Tuesday, April 03, 2012

Knowing defamation of plaintiff insufficient for personal jurisdiction in home state


Hoffman v. Barnes, 2012 WL 1021837 (N.D. Ill.)
Hoffman and his screen printing equipment company M&R sued Barnes for defamation, violation of the Illinois UDTPA, and false advertising under the Lanham Act, based on posts on two printing industry related discussion forums.  (Side note: I dearly love the internet and its ability to sustain two, and most likely more, printing industry related discussion forums.)
Barnes moved to dismiss for lack of personal jurisdiction, and the court granted the motion.
Hoffman lives in Lake County, Illinois, and M & R is a Delaware corporation with its principal place of business in Glen Ellyn, Illinois. Barnes, who sells equipment made by M&R’s competitors, lives in North Carolina.
Due process is the limit on personal jurisdiction under Illinois law.  Because Barnes lacked continuous and systematic contacts with Illinois allowing the exercise of general jurisdiction, the court examined specific jurisdiction: whether Barnes purposefully directed his activities at Illinois and whether the alleged injury arose out of those activities sufficiently that the exercise of jurisdiction would comport with due process.  For intentional torts, constitutionally sufficient contacts exist if the defendant’s actions are expressly aimed at the forum state, with the defendant’s knowledge that the effects would be felt/the plaintiff injured in the forum state.  Express aiming has proved tricky to evaluate.
The complaint easily alleged intentional tortious conduct and Barnes’s knowledge thatHoffman would feel the brunt of his injury in Illinois since that is where Hoffman resides and where M & R Printing is located. Barnes even “posted a photograph of himself standing in front of the M & R Printing headquarters in Glen Ellyn, Illinois.”
So is that it for express aiming?  Well, if so, would it be a separate prong?  Some courts have basically read it out, requiring only conduct that is “targeted at a plaintiff whom the defendant knows to be a resident of the forum state,” while others require the forum state to be the “focal point of the tort.”  The 7th Circuit considers the relationship between the allegedly tortious conduct and the forum state itself to be a crucial consideration. Tamburo v.
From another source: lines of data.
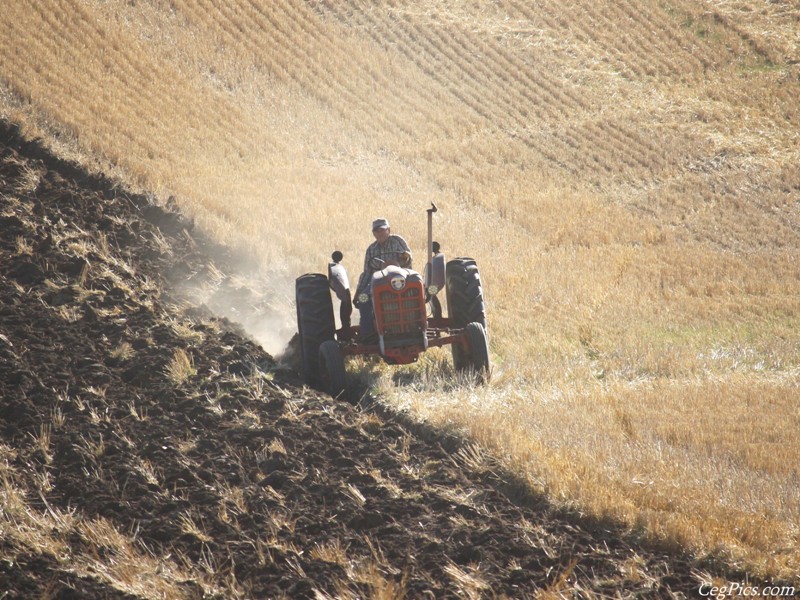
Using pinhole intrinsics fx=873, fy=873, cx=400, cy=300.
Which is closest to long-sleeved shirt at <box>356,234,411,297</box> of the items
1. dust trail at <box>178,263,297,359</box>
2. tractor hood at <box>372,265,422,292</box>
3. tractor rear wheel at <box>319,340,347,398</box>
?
tractor hood at <box>372,265,422,292</box>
Dworkin, 601 F.3d 693 (7th Cir.2010), found that while precedent had “read Calder to require a forum-state injury and ‘something more’ directed at that state before jurisdiction over a defendant may be considered proper, … “[t]ortious acts aimed at a target in the forum state and undertaken for the express purpose of causing injury there are sufficient to satisfy Calder' s express-aiming requirement.”  Still, that something more has to be more than mere residence of the plaintiff.
Here, the court found that there was no evidence of express aiming beyond plaintiffs’ mere residence in Illinois.  Though Barnes’s comments were clearly aimed at plaintiffs, the fact that they were located in Illinois was merely incidental; M&R apparently sells equipment all over the world.  In Tamburo, some of the harassing messages at issue provided the plaintiff’s Illinois address and urged readers to contact and harass him, but here there was no similar targeting of Illinois.  “Although the comments also encourage readers to purchase other products, there are no allegations that any actual customers were swayed by Barnes' comments or that anyone contacted Hoffman directly in Illinois.”  Diverting sales from M&R seemed secondary to a personal attack on Hoffman.  This wasn’t enough for express aiming.
The court didn’t believe that Calder allowed any plaintiff to hale any defendant into court in the plaintiff’s home state, where the defendant had no contacts, merely by asserting that the defendant had committed a tort.